══ Source passage ══

# 2011 Felt F3 w/Easton Fork and 25mm tire



## Gumbyman (May 3, 2011)

Just an FYI. I just bought Easton EC90 SL Carbon Wheels along with 25mm tires (Continental GP 4000s). The back tire fits just fine, but the Easton Forks will not allow a 25mm tire. It will actually spin nicely, but as soon as your tire gets dirty you can hear it start to rub; the clearance is just that close. I now run a 23mm on the Front and a 25mm on the back. Other brands may work, but definitely check your clearance. Working well.


----------



## tigerleghorn (Oct 24, 2013)

Gumbyman said:


> Just an FYI. I just bought Easton EC90 SL Carbon Wheels along with 25mm tires (Continental GP 4000s). The back tire fits just fine, but the Easton Forks will not allow a 25mm tire. It will actually spin nicely, but as soon as your tire gets dirty you can hear it start to rub; the clearance is just that close. I now run a 23mm on the Front and a 25mm on the back. Other brands may work, but definitely check your clearance. Working well.


That's interesting. Here in the UK and on the TDF as well, 25mm seems the "go to" tyre size given our dreadful side roads.

I'm have no probs running Conti GP4000S in a 25 on my Z85 but I would like to use them on the F4 2014 I plan to buy in the New Year.

Maybe Felt should look to cater for the increasingly used 25mm boots on the F frames. If they're good enough for the peloton.....

═══

Task to carry out:
Extend the forum thread on 25mm tire clearance with the Felt F3's Easton fork, starting right after its last post. The listing comes from a different source than the thread on 25mm tire clearance.

══ Provided material ══

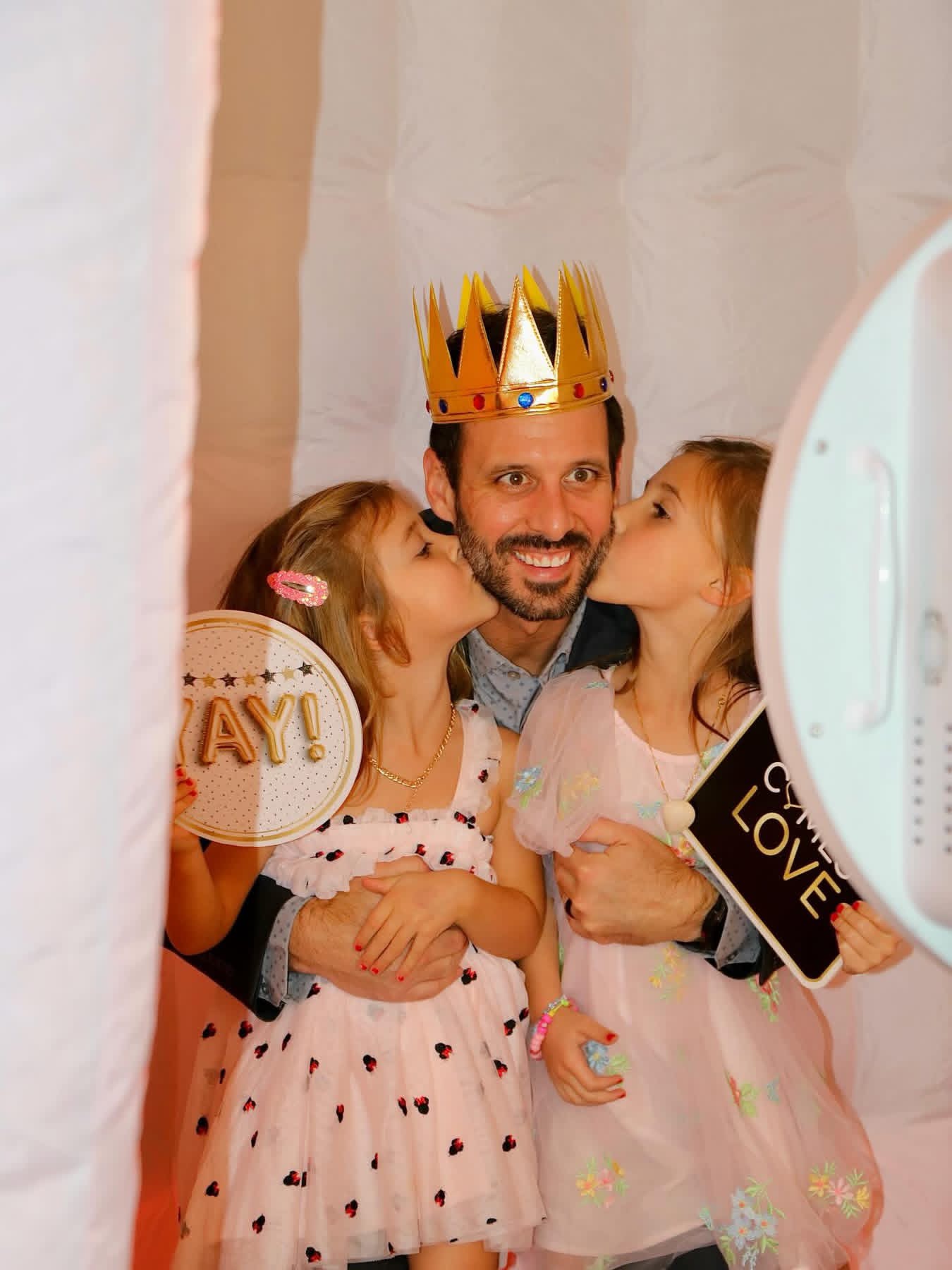 Adam Styer with his kids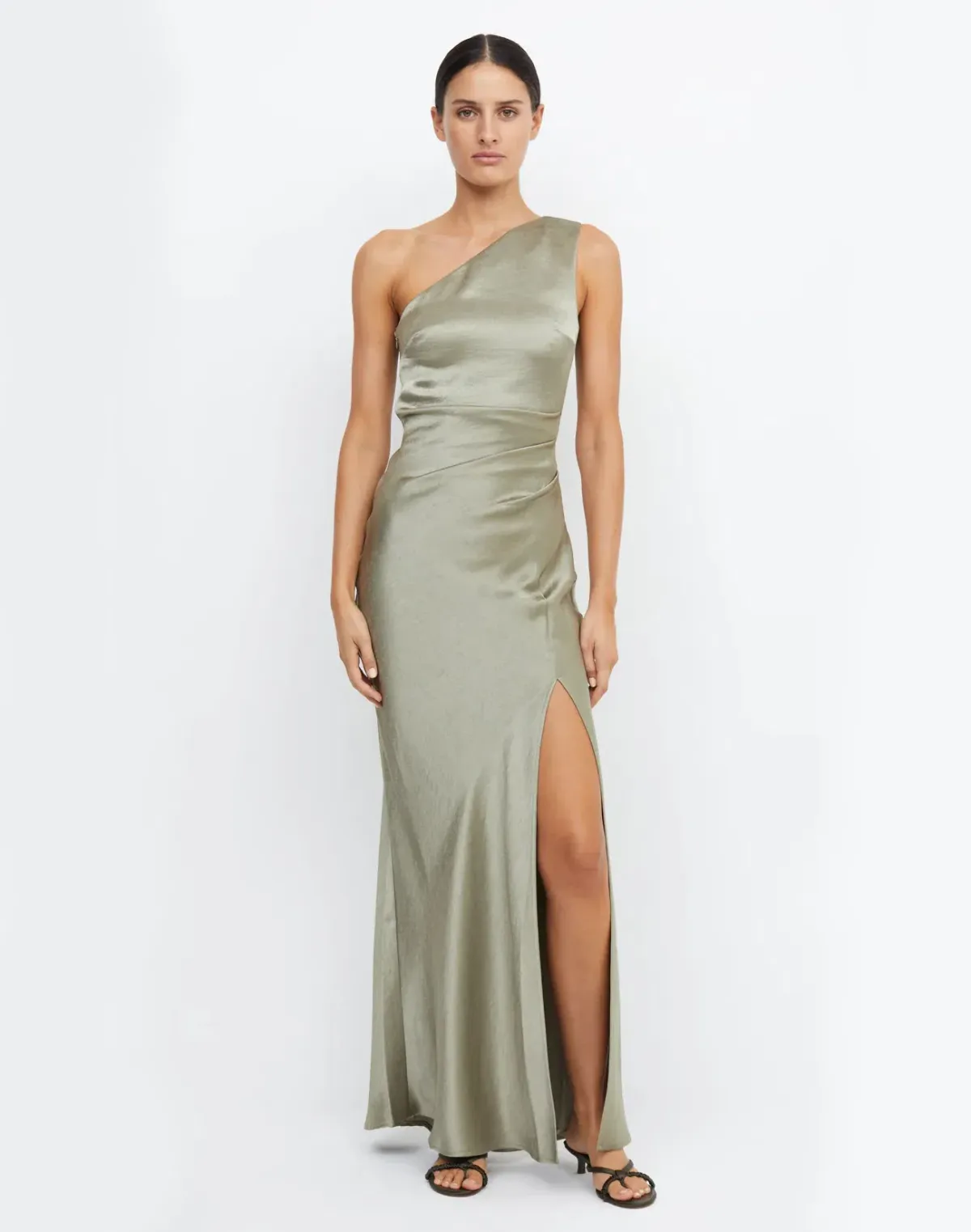 Bec & Bridge The Dreamer Asym Dress Sage Size 8 for rent on The Volte - main image
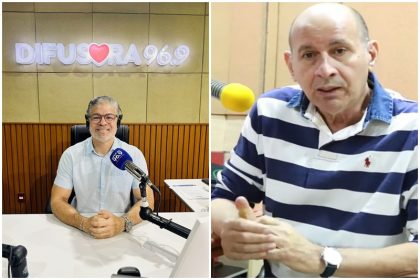 Daniel Anzoategui assume horário das 7h na Rádio Difusora no lugar de e Valdir (Fotos: Divulgação e Facebook/Reprodução)
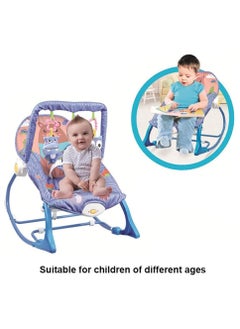 BLOOMING TIME Multifunctional Baby Rocker Bassinet - Foldable, Portable Rocking Chair with Soothing Music & Vibration Modes, Adjustable Recline for Newborns, Infants & Toddlers  - Image 2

═══

Written answer:
----------



## Superdave3T (May 11, 2009)

tigerleghorn said:


> That's interesting. Here in the UK and on the TDF as well, 25mm seems the "go to" tyre size given our dreadful side roads.
> 
> I'm have no probs running Conti GP4000S in a 25 on my Z85 but I would like to use them on the F4 2014 I plan to buy in the New Year.
> 
> Maybe Felt should look to cater for the increasingly used 25mm boots on the F frames. If they're good enough for the peloton.....



Like the OP said, it was the *Easton fork*, not the Felt frame or Felt fork.

Argos boys run 24mm and 25mm tubulars in their F series forks without a problem. Your 2014 F4 will be no exception. 25mm tires fit just fine.

-SD


----------



## Gumbyman (May 3, 2011)

The 2011 F3 used Easton forks if I recall as the back up fork that year. I am a fan of Easton so I'm OK with this situation. Tigerleghorn, enjoy the F4 you'll love it!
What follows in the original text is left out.